--- What is needed ---
Reproduce every one of the entries below word for word, with nothing changed or left out.

── Supplied information

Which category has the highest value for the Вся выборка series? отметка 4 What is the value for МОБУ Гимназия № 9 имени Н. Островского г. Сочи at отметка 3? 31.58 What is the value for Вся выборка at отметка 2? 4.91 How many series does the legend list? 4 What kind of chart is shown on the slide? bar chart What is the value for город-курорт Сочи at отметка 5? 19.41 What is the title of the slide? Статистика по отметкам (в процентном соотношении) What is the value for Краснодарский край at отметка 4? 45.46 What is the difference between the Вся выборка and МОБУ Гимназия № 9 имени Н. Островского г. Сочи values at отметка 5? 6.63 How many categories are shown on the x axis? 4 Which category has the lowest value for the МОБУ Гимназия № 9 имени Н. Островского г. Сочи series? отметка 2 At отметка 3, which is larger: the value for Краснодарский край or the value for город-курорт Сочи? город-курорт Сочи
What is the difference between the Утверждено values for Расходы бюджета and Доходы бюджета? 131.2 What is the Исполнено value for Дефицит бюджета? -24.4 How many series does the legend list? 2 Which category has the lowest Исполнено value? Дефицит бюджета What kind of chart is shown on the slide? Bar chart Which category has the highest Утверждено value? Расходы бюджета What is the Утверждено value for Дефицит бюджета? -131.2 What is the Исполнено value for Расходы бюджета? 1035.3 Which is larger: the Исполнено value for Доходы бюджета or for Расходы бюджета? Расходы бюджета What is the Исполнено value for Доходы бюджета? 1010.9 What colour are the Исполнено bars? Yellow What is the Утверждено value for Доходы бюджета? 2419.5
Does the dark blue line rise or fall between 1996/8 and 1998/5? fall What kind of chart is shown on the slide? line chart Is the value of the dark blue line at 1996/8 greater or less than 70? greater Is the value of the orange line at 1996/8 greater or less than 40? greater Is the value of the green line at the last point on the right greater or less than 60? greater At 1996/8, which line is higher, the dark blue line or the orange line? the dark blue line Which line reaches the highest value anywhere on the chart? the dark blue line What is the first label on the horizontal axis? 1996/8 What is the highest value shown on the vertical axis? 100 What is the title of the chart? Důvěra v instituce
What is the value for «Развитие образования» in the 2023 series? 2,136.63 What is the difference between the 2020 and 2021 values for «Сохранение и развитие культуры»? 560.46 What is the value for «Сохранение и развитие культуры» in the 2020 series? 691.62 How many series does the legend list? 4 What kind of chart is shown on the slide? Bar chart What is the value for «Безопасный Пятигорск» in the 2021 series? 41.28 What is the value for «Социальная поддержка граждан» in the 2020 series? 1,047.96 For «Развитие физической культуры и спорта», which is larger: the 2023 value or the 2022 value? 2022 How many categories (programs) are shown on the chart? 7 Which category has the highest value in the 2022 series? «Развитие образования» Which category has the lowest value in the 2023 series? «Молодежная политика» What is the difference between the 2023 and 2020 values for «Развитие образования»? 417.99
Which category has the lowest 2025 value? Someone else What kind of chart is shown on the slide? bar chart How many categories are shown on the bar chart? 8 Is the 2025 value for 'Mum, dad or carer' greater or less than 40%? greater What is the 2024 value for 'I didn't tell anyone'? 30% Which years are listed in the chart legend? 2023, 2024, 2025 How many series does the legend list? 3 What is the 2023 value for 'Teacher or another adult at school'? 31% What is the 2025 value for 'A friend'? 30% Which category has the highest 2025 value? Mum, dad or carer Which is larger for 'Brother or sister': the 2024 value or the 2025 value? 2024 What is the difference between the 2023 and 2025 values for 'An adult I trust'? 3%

────

--- Completed exercise ---
Which category has the highest value for the Вся выборка series? отметка 4 What is the value for МОБУ Гимназия № 9 имени Н. Островского г. Сочи at отметка 3? 31.58 What is the value for Вся выборка at отметка 2? 4.91 How many series does the legend list? 4 What kind of chart is shown on the slide? bar chart What is the value for город-курорт Сочи at отметка 5? 19.41 What is the title of the slide? Статистика по отметкам (в процентном соотношении) What is the value for Краснодарский край at отметка 4? 45.46 What is the difference between the Вся выборка and МОБУ Гимназия № 9 имени Н. Островского г. Сочи values at отметка 5? 6.63 How many categories are shown on the x axis? 4 Which category has the lowest value for the МОБУ Гимназия № 9 имени Н. Островского г. Сочи series? отметка 2 At отметка 3, which is larger: the value for Краснодарский край or the value for город-курорт Сочи? город-курорт Сочи
What is the difference between the Утверждено values for Расходы бюджета and Доходы бюджета? 131.2 What is the Исполнено value for Дефицит бюджета? -24.4 How many series does the legend list? 2 Which category has the lowest Исполнено value? Дефицит бюджета What kind of chart is shown on the slide? Bar chart Which category has the highest Утверждено value? Расходы бюджета What is the Утверждено value for Дефицит бюджета? -131.2 What is the Исполнено value for Расходы бюджета? 1035.3 Which is larger: the Исполнено value for Доходы бюджета or for Расходы бюджета? Расходы бюджета What is the Исполнено value for Доходы бюджета? 1010.9 What colour are the Исполнено bars? Yellow What is the Утверждено value for Доходы бюджета? 2419.5
Does the dark blue line rise or fall between 1996/8 and 1998/5? fall What kind of chart is shown on the slide? line chart Is the value of the dark blue line at 1996/8 greater or less than 70? greater Is the value of the orange line at 1996/8 greater or less than 40? greater Is the value of the green line at the last point on the right greater or less than 60? greater At 1996/8, which line is higher, the dark blue line or the orange line? the dark blue line Which line reaches the highest value anywhere on the chart? the dark blue line What is the first label on the horizontal axis? 1996/8 What is the highest value shown on the vertical axis? 100 What is the title of the chart? Důvěra v instituce
What is the value for «Развитие образования» in the 2023 series? 2,136.63 What is the difference between the 2020 and 2021 values for «Сохранение и развитие культуры»? 560.46 What is the value for «Сохранение и развитие культуры» in the 2020 series? 691.62 How many series does the legend list? 4 What kind of chart is shown on the slide? Bar chart What is the value for «Безопасный Пятигорск» in the 2021 series? 41.28 What is the value for «Социальная поддержка граждан» in the 2020 series? 1,047.96 For «Развитие физической культуры и спорта», which is larger: the 2023 value or the 2022 value? 2022 How many categories (programs) are shown on the chart? 7 Which category has the highest value in the 2022 series? «Развитие образования» Which category has the lowest value in the 2023 series? «Молодежная политика» What is the difference between the 2023 and 2020 values for «Развитие образования»? 417.99
Which category has the lowest 2025 value? Someone else What kind of chart is shown on the slide? bar chart How many categories are shown on the bar chart? 8 Is the 2025 value for 'Mum, dad or carer' greater or less than 40%? greater What is the 2024 value for 'I didn't tell anyone'? 30% Which years are listed in the chart legend? 2023, 2024, 2025 How many series does the legend list? 3 What is the 2023 value for 'Teacher or another adult at school'? 31% What is the 2025 value for 'A friend'? 30% Which category has the highest 2025 value? Mum, dad or carer Which is larger for 'Brother or sister': the 2024 value or the 2025 value? 2024 What is the difference between the 2023 and 2025 values for 'An adult I trust'? 3%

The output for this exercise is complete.